Amy Evans, 31, was on a cruise ship as part of the Semester at Sea program, which offers college students a variety of itineraries worldwide while they study and soak up experiences traveling from port to port. Evans, who now runs a jewelry and accessories business, was a student at Montana State University in Bozeman in 2001.
Her group had left Vancouver, British Columbia, on Aug. 31, 2001, and was due to arrive in Kobe, Japan, on Sept. 13. That put her in the middle of the Pacific when the world changed for the worse. The planes had already struck when she woke up that morning.
“I went to the gym to work out and found it to be closed with an uninformative sign,” Evans said. “Later that morning, they announced the news to us as a group, after they had first informed students and staff who had family members working in the towers and Pentagon. The first newspaper we saw was in Japan a day or two later.”

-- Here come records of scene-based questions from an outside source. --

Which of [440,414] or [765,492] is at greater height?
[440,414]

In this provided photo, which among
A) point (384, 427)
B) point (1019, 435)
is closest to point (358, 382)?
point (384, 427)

Anne Maxfield, 56, calls herself a serial entrepreneur. Her latest venture is the Accidental Locavore, a website about cooking and eating local and fresh.
Back in 2001, she was providing freelance talent to the apparel industry in New York and living in the West Village with her husband, just a block from the now-defunct St. Vincent’s Hospital.
When terrorists brought down the World Trade Center towers in her own backyard, Maxfield and her husband were in France.
“Jetlagged, I was wandering through the old town of Vence, listening to what I thought was a workaholic Hollywood type on his cell phone, pitching a bad movie about planes flying into the World Trade Center,” she said.
The couple returned to their hotel that evening. The concierge asked the couple where they were from; Maxfield said New York. She was told that night.
“I’ll never forget going by the American Consulate in Nice the next day, where there were flowers and a sign in French that read, ‘Today we are all Americans.'”
Like other business people, Maxfield had a cell phone, but she didn’t think much about not using it on her much-needed vacation. What she didn’t have was the social media that’s ubiquitous now, a factor that would make it unlikely for so many to manage a 9/11 miss today, said Aaron Smith, a senior research specialist at Pew.
“That’s the difference,” he said, “along with widespread adoption of smartphones and more advanced mobile devices. Somebody today doesn’t have to explicitly tell you what’s happening.”